[Entries taken from a collection]
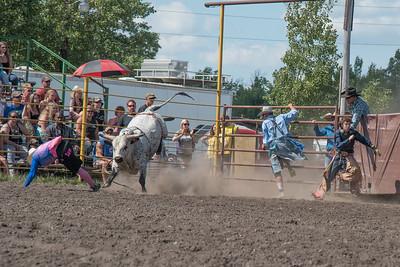 2016 rodeo sunday bulls-5346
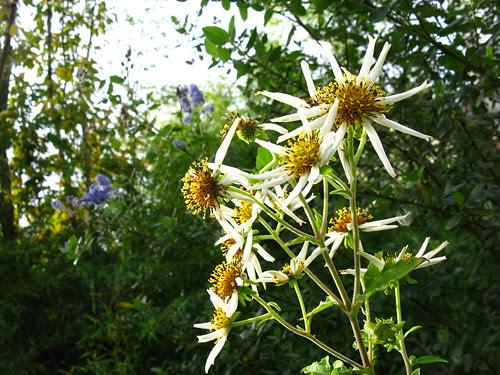 Montanoa grandiflora
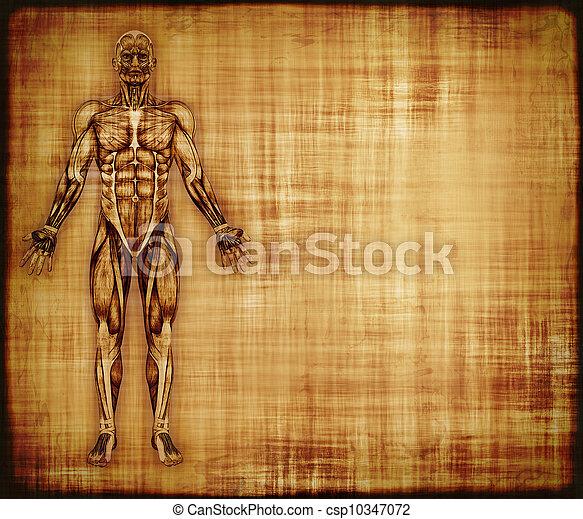 anatomía, músculo, Pergamino - csp10347072
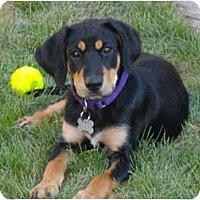 Adopt A Pet :: Macy - DeKalb, IL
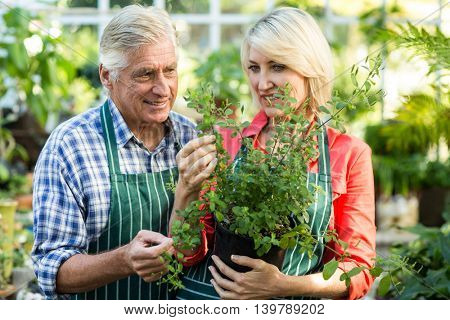 Couple holding potted plant while working at greenhouse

* _Activity_
Pictures excluded, set down all the entries exactly.

* _Written reply_
 2016 rodeo sunday bulls-5346
 Montanoa grandiflora
 anatomía, músculo, Pergamino - csp10347072
 Adopt A Pet :: Macy - DeKalb, IL
 Couple holding potted plant while working at greenhouse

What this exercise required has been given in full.